Pictured above (L to R): Katie Gouge (University of Tennessee, Knoxville’s Swipe Social Media Coordinator), Kaylee Sheppard (University of Tennessee, Knoxville’s Swipe Vice President), Owen Flomberg (University of Tennessee, Knoxville’s Swipe President), and Katie Stapleton (University of Tennessee, Knoxville’s Swipe Director of Advocacy) at the Tennessee Intercollegiate State Legislature.

This fall, we brought together student leaders and organizational partners from across the country to put some concrete tools and next steps to their advocacy dreams at the campus, state, and federal level. 

We were joined by former Policy Analyst at the Center for Law & Social Policy Carrie R. Welton and SNAP Outreach Interagency Specialist at the Massachusetts Department of Transitional Assistance and former student leader Alana Davidson, and a group of Swipe Out Hunger student leaders at the University of Tennessee, Knoxville who are pushing for higher education basic needs policy across their state: Owen Flomberg (Swipe President), Kaylee Sheppard (Swipe Vice President), Travis Dukes (Swipe Co-Director of Programming), and Ashlyn Anderson (Swipe Coordinator of External Partnerships).

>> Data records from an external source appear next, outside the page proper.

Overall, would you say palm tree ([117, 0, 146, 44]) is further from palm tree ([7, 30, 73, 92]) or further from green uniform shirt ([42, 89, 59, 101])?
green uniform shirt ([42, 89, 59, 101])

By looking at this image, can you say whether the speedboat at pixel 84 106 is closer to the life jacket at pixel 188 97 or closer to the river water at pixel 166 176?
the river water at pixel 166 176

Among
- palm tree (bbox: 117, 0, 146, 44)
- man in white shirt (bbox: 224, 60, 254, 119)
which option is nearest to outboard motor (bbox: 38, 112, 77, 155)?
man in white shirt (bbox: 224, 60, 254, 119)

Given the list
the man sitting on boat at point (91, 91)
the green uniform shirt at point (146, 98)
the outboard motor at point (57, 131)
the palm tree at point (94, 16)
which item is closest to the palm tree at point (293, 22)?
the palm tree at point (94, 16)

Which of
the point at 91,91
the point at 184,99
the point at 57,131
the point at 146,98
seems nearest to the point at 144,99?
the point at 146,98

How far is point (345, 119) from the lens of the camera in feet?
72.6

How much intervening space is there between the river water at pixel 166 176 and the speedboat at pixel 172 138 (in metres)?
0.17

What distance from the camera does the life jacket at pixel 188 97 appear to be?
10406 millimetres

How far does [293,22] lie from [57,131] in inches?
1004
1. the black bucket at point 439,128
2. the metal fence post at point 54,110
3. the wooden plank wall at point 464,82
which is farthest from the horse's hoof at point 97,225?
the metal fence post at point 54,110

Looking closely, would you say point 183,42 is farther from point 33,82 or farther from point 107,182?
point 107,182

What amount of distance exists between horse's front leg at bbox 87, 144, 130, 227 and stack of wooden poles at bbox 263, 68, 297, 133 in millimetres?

Here’s what we took away from their wealth of experiences, case studies, and words of wisdom:

Don’t Overlook Administrative Policies

While administrative shifts in SNAP eligibility and access and work study funding might not be as flashy as large-scale legislation, Welton reminds us not to overlook their immense impact in students’ day-to-day. She distinguishes between “Big P Policy,” referencing state or federal legislation, and “Little P Policy,” referencing administrative processes, to direct us to the incredible opportunity in digging into our local state plans and human services. 

“You can’t wait to make friends when you need them.” – Carrie R. Welton

It all starts with identifying key partners and starting those relationships. Davidson reflects on her own time as a student leader in building her base through campus partnerships, highlighting food as an intersectional issue. Students working in social justice (environmental justice, housing rights, mental health programming, etc.) are all touching food access as well– how will you invite them into your movement?

University of Tennessee, Knoxville students share about how they have been doing this work by partnering with campus organizations, as well as statewide by inviting legislators to everything they do, from awareness events to town halls. This is how they have been starting the conversation in Tennessee, so that when opportunities arise, they will already have a base.

The Power of Data

We all know the staggering numbers of food and housing insecurity among colleges students, but localized data is vital in getting the attention of legislators. In her time as an undergrad at the University of New Hampshire, Davidson conducted research on her campus, finding that one in four respondents were food insecure, which got the attention of many decision makers, from the university’s Dean of Students to the Governor of New Hampshire. Davidson also highlighted the significance of that data in bringing the student experience into the room.

Take a Risk When the Moment Presents Itself

All of our guests highlight moments when they may have hesitated, but acted anyway when they found themselves in the room with a key decision maker or came across an opportunity to present their dreams. Student leaders at the University of Tennessee, Knoxville presented on college student food security at the Tennessee Intercollegiate State Legislature, an opportunity to put forth legislative recommendations, one of the several pathways they are taking to get the issue in front of their state government. 

Leverage Media

Colleges love good press. Launching basic needs programs and decreasing rates of student food and housing insecurity are more and more areas that universities are expected to address. Throughout college, Davidson was able to utilize media to encourage the university to make institutional changes that secured sustainable basic needs programs.